Reproduce without alteration the stretch of the entries below from the line containing "How far is green" through the end of the entries.

Records for the exercise:
※
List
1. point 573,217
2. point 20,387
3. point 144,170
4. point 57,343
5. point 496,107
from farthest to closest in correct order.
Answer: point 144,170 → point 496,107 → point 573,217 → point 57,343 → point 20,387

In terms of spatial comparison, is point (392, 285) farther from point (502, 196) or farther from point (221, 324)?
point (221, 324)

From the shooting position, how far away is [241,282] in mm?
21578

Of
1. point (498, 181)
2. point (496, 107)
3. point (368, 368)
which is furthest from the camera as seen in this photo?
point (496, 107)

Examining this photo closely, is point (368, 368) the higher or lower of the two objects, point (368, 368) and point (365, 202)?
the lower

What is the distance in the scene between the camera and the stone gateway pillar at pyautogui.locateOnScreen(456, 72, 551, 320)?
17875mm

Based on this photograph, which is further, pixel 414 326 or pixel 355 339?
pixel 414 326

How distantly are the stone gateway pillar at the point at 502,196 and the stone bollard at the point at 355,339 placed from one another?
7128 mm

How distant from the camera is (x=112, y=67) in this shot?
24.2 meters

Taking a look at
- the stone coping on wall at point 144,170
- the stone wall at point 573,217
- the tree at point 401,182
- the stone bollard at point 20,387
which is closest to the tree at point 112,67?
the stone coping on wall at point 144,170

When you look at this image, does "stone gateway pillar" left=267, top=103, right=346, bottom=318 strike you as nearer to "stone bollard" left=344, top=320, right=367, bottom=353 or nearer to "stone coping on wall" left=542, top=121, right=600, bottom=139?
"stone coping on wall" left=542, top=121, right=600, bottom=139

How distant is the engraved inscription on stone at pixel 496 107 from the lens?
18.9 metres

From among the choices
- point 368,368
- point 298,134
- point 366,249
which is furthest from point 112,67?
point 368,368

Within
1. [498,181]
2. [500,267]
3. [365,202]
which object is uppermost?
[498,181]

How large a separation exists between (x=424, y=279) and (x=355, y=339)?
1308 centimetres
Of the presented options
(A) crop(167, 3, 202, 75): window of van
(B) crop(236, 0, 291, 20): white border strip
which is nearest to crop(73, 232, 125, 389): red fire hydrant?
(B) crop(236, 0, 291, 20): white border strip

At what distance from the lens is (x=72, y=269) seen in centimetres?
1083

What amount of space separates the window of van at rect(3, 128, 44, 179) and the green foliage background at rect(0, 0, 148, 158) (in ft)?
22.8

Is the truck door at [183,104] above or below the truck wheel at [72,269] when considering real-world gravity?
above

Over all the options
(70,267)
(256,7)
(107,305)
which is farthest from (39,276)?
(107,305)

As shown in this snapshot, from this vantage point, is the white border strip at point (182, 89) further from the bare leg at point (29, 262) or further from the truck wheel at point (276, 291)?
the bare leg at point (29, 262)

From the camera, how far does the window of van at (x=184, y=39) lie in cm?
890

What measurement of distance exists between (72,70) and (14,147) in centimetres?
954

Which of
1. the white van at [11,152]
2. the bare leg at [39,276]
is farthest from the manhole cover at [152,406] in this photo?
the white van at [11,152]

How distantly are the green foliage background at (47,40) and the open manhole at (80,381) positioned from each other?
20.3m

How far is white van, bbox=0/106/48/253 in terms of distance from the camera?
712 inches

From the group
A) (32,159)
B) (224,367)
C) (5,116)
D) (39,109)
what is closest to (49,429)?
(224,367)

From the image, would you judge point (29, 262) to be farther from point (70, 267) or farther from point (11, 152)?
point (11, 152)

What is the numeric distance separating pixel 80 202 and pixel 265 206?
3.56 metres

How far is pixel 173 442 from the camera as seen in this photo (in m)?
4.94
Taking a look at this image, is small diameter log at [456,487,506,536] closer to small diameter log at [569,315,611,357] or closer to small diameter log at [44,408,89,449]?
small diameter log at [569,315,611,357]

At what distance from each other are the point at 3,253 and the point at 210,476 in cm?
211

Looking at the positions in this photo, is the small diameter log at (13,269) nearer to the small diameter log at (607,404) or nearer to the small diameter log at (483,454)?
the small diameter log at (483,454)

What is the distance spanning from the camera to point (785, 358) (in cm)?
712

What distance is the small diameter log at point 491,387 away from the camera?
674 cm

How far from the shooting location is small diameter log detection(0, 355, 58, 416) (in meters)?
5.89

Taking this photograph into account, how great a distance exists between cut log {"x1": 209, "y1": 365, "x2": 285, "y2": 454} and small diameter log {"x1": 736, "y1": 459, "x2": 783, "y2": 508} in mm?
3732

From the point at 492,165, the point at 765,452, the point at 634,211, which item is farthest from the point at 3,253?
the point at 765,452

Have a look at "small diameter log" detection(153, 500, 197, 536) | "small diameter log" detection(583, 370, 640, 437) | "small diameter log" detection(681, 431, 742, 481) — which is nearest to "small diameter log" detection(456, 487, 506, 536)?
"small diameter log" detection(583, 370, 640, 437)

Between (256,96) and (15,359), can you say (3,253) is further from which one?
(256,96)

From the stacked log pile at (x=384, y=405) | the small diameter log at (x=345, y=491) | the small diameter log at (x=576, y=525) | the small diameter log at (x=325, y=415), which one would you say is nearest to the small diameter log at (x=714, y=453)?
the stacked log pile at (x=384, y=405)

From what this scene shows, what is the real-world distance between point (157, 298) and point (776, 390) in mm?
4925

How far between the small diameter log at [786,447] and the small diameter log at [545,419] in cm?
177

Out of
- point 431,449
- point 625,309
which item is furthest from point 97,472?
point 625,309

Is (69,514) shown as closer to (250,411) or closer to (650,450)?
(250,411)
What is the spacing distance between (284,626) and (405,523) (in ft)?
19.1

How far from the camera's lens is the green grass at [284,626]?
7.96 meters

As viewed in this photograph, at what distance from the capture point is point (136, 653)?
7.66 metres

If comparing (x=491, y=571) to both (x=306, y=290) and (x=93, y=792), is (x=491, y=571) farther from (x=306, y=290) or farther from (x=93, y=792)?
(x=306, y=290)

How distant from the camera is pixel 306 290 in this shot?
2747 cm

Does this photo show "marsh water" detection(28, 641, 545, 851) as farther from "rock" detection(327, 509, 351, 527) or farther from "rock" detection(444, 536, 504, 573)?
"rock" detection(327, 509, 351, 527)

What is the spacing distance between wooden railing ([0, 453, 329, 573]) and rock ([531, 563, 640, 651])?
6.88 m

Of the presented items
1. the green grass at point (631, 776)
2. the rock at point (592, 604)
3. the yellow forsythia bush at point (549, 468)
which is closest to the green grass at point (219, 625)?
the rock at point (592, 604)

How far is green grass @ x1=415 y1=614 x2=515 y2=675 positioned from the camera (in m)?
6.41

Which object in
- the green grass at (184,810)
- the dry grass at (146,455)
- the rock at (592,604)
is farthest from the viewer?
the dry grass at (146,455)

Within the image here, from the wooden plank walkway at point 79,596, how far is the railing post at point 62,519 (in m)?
※
The result:
How far is green grass @ x1=415 y1=614 x2=515 y2=675 positioned from the camera (in m)?
6.41

Which object in
- the green grass at (184,810)
- the dry grass at (146,455)
- the rock at (592,604)
is farthest from the viewer?
the dry grass at (146,455)

Within the image here, from the wooden plank walkway at point 79,596, how far is the railing post at point 62,519 (in m)?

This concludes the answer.